(RAW DATA begins)

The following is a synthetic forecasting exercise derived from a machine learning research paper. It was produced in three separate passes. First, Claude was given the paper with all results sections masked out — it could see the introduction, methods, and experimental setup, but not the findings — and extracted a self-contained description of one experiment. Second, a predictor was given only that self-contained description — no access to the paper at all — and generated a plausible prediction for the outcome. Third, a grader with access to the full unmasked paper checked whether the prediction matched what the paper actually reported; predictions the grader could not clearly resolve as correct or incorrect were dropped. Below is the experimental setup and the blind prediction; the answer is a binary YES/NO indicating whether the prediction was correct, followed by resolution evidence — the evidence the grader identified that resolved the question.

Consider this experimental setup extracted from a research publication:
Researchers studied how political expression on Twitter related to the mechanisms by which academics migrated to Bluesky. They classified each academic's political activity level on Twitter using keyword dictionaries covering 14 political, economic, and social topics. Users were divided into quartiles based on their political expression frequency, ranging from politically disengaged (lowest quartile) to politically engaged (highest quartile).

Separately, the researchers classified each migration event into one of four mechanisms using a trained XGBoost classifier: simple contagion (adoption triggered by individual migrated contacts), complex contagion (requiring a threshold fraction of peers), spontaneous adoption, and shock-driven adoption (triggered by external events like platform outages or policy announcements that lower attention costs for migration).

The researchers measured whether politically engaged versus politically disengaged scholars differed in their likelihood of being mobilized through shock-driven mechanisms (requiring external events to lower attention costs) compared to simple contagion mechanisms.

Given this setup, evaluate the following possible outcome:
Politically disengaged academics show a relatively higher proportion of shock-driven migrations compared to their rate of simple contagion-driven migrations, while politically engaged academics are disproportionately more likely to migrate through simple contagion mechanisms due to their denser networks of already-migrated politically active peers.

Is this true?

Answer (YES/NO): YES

(RAW DATA ends)

## WHAT YOU SHOULD DO
Gather every line from the listing above in which the word "this" appears.

## EXERCISE RESULT
Consider this experimental setup extracted from a research publication:
Given this setup, evaluate the following possible outcome:
Is this true?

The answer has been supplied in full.